Raymond Allen Liotta (; December 18, 1954 – May 26, 2022) was an American actor. He first gained attention for his role in the film Something Wild (1986), which earned him a Golden Globe Award nomination. He was best known for his portrayals of Shoeless Joe Jackson in the film Field of Dreams (1989) and Henry Hill in the film Goodfellas (1990). Liotta appeared in numerous other films, including Unlawful Entry (1992), Cop Land (1997), Hannibal (2001), Blow (2001), John Q. (2002), Identity (2003), Killing Them Softly (2012), The Place Beyond the Pines (2012), Marriage Story (2019), The Many Saints of Newark (2021), and Cocaine Bear (2023).

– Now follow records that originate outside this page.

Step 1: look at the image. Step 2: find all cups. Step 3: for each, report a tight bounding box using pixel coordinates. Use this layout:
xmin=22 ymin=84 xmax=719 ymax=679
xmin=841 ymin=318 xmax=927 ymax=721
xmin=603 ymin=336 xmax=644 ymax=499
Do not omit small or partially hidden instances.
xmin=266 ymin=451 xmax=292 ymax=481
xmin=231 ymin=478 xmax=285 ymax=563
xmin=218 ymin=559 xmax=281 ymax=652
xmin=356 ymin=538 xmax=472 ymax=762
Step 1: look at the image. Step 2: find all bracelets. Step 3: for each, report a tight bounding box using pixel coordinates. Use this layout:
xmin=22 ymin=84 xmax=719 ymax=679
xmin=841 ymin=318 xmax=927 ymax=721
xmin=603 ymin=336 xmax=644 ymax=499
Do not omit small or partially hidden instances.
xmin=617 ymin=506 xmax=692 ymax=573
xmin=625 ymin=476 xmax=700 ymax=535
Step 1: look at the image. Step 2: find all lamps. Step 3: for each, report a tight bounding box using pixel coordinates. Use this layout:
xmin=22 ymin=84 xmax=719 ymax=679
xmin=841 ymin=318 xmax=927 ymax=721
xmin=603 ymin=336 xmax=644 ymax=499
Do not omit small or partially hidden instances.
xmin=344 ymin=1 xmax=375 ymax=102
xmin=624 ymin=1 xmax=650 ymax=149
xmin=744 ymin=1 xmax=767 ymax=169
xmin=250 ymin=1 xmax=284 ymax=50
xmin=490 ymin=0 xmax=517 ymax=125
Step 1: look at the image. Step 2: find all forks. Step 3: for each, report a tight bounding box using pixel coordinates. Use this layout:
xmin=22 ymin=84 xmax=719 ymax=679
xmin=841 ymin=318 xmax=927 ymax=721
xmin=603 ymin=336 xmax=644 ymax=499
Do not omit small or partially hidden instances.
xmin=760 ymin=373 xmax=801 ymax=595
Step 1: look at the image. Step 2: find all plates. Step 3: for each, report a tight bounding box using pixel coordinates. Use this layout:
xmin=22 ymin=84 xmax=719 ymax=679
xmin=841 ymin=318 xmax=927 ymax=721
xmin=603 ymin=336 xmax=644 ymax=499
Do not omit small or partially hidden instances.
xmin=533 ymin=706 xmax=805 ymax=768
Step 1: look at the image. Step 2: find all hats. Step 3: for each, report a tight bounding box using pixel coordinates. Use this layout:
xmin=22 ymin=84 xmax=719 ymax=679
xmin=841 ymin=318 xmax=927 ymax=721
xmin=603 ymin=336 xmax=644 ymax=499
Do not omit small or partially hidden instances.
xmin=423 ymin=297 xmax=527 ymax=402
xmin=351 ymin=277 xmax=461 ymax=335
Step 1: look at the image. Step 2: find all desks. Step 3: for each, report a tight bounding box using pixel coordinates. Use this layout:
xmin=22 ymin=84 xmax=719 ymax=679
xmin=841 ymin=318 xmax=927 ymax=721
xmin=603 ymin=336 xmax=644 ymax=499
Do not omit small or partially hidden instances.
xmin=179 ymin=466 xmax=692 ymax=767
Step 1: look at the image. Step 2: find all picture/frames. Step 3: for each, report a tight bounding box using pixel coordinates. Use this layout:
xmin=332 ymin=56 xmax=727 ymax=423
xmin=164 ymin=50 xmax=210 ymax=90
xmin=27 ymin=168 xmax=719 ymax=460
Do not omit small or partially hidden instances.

He won a Primetime Emmy Award for his guest role in the television series ER in 2005. He starred as Frank Sinatra in the television film The Rat Pack (1998) and Lorca in the miniseries Texas Rising (2015), both of which earned him Screen Actors Guild Award nominations, and also starred in the series Shades of Blue (2016–2018) and Black Bird (2022). He also had a prominent voice acting role as Tommy Vercetti in the video game Grand Theft Auto: Vice City (2002).

Early life
Liotta was born in Newark, New Jersey, on December 18, 1954. Having been abandoned at an orphanage, he was adopted at the age of six months by township clerk Mary (née Edgar) and auto-parts store owner Alfred Liotta. His adoptive parents were of Italian and Scottish descent. Alfred was a personnel director and president of a local Democratic Party club. His adoptive parents each unsuccessfully ran for local political office; he recalled attending parades to hand out flyers for his father's run.

Liotta had a sister, Linda, who was also adopted. He said that he knew that he was adopted as a young child, and presented a show-and-tell report on it for kindergarten. He hired a private detective to locate his biological Irish mother in the 2000s, from whom he learned his family was mostly of Scottish descent. He had one biological sister, one biological half-brother, and five biological half-sisters.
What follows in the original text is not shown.